# [ARTICLE]
○ ○ ○

Reputation: 832
Apologies if this is a dupe (I tried all manner of searches!). This is driving me nuts...
I need a quick fix to replace à with a space.
I've tried the following, with no success:
$str =~ s/Ã/ /g;
$str =~ s/\xC3/ /g;
What am I doing wrong here ?
Upvotes: 0
Views: 258
Reputation: 949
Following this, for the simple "quick fix" Wonko was looking for:
tr/ -~//cd;
Upvotes: 0
Reputation: 159
You need to specify that you want UNICODE and not Latin-1 (or another encoding). If you're reading from a file then:
#!/usr/bin/perl
open INFILE, '<:encoding(UTF-8)', '/mypath/file';
while(<INFILE>) {
s/\xc3/ /g;
print;
}
I'll break that down better for you:
In <:encoding(UTF-8)

○ ○ ○

Scene-based spatial questions
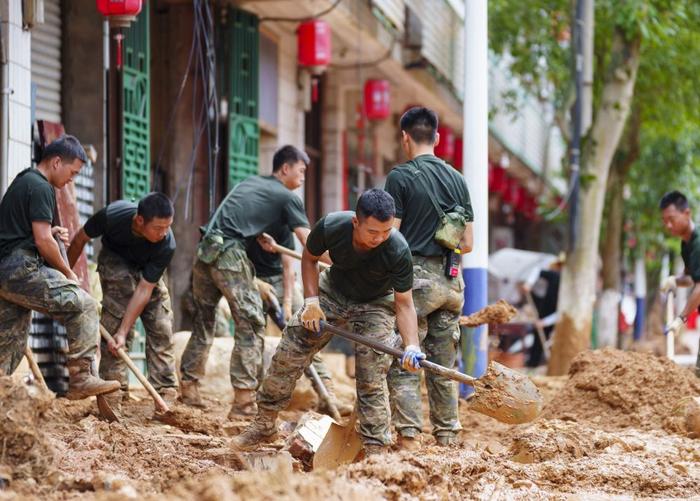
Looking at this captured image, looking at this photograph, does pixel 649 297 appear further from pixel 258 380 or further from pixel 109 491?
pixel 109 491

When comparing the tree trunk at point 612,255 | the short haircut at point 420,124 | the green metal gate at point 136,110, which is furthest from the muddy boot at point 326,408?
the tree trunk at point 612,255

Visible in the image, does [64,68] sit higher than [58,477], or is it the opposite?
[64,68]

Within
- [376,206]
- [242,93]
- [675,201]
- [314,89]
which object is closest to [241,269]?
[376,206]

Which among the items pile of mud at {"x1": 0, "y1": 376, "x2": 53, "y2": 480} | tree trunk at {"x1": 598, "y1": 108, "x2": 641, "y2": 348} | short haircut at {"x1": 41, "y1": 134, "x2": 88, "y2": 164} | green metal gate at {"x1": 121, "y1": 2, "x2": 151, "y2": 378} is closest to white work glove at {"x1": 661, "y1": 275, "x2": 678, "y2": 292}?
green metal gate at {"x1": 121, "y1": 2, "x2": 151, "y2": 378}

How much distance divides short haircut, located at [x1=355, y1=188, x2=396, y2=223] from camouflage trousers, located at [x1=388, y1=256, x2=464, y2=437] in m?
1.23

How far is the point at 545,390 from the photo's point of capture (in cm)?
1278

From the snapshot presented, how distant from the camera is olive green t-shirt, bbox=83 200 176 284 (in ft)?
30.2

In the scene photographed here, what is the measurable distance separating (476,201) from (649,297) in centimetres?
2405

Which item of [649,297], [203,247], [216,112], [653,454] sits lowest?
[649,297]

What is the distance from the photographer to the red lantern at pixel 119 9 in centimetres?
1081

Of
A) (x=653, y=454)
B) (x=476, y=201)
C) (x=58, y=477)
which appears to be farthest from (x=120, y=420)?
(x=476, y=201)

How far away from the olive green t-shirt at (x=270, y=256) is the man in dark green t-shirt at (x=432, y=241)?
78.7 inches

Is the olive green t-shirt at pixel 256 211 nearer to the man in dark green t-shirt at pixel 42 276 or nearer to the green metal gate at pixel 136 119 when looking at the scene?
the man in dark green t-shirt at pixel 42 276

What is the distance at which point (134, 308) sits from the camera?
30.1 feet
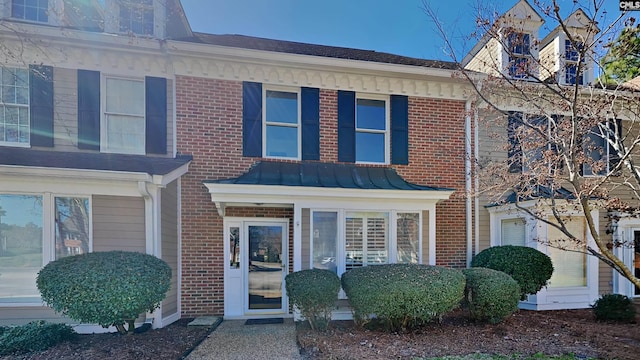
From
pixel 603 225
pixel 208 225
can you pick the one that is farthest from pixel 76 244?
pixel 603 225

○ ○ ○

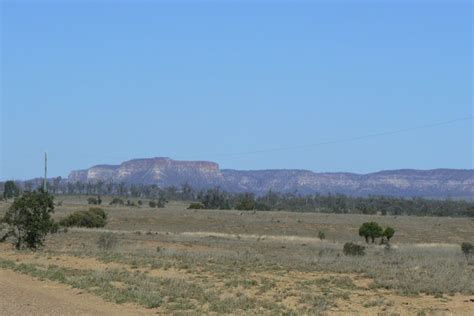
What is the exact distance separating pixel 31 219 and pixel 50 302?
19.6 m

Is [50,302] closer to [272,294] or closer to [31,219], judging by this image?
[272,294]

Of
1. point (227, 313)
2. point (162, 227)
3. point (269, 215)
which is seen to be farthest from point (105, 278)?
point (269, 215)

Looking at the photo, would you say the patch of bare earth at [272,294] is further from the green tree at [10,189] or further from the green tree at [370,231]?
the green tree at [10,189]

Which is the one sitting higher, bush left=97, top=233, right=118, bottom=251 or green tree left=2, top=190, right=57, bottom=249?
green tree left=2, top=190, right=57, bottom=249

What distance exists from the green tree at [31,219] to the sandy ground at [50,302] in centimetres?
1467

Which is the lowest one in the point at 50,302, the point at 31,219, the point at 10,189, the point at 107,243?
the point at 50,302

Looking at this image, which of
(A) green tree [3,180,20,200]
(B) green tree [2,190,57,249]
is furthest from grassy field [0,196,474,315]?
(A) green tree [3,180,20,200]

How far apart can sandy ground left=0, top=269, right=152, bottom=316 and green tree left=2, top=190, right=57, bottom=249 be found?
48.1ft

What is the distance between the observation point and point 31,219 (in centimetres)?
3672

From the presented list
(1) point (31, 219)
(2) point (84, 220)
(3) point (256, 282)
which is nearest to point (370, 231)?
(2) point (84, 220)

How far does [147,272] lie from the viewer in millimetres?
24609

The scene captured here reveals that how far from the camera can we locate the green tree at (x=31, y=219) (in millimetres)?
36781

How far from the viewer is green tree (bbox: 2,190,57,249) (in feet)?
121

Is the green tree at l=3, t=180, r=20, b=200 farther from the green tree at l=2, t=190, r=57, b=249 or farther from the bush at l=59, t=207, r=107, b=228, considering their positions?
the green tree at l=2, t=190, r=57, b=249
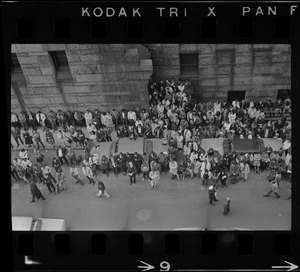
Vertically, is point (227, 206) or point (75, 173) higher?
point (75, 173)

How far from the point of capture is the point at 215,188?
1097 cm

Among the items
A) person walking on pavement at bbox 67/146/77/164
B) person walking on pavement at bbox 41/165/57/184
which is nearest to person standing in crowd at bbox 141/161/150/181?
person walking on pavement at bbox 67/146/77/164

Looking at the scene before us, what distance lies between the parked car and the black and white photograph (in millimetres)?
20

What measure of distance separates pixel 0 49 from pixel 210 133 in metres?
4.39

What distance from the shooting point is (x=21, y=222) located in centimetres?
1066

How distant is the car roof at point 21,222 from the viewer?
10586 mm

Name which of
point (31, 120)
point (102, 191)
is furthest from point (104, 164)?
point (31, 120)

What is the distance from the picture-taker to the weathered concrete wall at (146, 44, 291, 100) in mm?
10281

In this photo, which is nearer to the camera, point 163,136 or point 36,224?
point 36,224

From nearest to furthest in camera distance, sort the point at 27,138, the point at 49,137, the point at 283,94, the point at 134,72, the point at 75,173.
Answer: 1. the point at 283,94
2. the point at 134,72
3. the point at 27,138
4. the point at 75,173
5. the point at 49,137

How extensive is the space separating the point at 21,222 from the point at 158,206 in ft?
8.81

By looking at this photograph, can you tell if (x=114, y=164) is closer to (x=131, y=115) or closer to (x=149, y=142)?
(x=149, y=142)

○ ○ ○

# [BRIEF 1]
Answer these questions from the Perl forum thread:
(a) How many views does the thread show?
(b) Which user name appears in the reply that shows a reputation of 949?
(c) What encoding does the `open` line in the reply showing a reputation of 159 specify?
# [BRIEF 2]
Quote the Perl forum thread from "I need a quick" up to and including "wrong here ?".
# [BRIEF 3]
Continue the Perl forum thread from the point where it stops.
The entries above are unrelated to the Perl forum thread.

# [REPLY 1]
(a) 258
(b) Wonko
(c) UTF-8

# [REPLY 2]
I need a quick fix to replace à with a space.
I've tried the following, with no success:
$str =~ s/Ã/ /g;
$str =~ s/\xC3/ /g;
What am I doing wrong here ?

# [REPLY 3]
you are specifying that you want to read (the <), and that you want UNICODE (the :encoding(UTF-8)
part).
If you weren't using unicode you would use:
open INFILE, '<', '/mypath/file';
or
open INFILE, '/mypath/file';
because by default perl will read. If you want to write you use >:encoding(UTF-8)
and if you want to append (because the >
overwrites the file) you use >>:encoding(UTF-8)
.
Hope it helped!
There is another answer that specifies how to do binmode(STDIN, ":utf8")
if you're trying to unicode from STDIN.
Upvotes: 0
Reputation: 118445
The statement "replace à with a space" is meaningless, because the statement does not specify which encoding is used for the character in question.
The context of this statement could be using the UTF-8 encoding, for example, as well as one of several ISO-8859 encodings. Or, maybe even UTF-16 or UTF-32.
So, for starters, you need to specify, at least, which encoding you are using. And after that, it's also necessary to specify where the input or the output is coming from.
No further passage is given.